Because these are essentially the same type of problems that we did in the Absolute Extrema section we will not be doing a lot of explanation to the steps here. If you need some practice on absolute extrema problems you should check out some of the examples and/or practice problems there.

All we really need to do here is determine the absolute maximum of the profit function and the value of \(x\) that will give the absolute maximum.

Here is the derivative of the profit function and the critical point(s) since we’ll need those for this problem.

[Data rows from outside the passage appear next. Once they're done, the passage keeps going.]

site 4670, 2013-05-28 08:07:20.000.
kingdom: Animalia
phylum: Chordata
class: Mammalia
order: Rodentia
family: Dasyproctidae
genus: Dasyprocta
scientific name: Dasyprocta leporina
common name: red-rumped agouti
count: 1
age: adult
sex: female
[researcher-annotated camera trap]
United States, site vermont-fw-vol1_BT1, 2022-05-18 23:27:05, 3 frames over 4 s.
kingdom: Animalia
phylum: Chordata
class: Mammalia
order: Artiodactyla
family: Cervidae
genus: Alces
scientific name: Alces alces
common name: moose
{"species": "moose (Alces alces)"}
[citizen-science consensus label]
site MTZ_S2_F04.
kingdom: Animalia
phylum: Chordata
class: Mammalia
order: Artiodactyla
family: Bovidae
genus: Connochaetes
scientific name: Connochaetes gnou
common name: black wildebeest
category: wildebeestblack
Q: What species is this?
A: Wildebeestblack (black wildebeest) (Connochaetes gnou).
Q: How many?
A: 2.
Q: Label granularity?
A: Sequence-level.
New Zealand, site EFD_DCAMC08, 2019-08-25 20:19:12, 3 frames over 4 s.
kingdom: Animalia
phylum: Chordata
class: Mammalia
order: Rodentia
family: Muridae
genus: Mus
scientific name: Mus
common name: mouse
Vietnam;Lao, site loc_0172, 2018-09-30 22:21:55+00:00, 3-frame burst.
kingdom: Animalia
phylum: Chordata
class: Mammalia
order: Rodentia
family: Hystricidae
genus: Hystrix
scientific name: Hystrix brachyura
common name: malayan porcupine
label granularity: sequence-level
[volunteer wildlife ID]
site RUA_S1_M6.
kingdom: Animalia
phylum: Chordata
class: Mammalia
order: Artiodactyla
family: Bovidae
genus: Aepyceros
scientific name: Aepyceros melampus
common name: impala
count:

\[P'\left( x \right) = - 360,000 + 1500x - {x^2} = - \left( {x - 1200} \right)\left( {x - 300} \right) = 0\hspace{0.25in} \Rightarrow \hspace{0.25in}x = 300,\,\,\,x = 1200\] Show Step 2

From the problem statement we can see that we only want critical points that are in the interval \(\left[ {0,1500} \right]\). As we can see both of the critical points from the above step are in this interval and so we’ll need both of them.

Show Step 3

The next step is to evaluate the profit function at the critical points from the second step and at the end points of the given interval. Here are those function evaluations.

\[\begin{align*}P\left( 0 \right) & = 30,000,000 & \hspace{0.75in} & P\left( {300} \right) = - 19,500,000\\ P\left( {1200} \right) & = 102,000,000 & \hspace{0.5in} & P\left( {1500} \right) = 52,500,000\end{align*}\] Show Step 4

From these evaluations we can see that they will need to sell 1200 widgets to maximize the profits.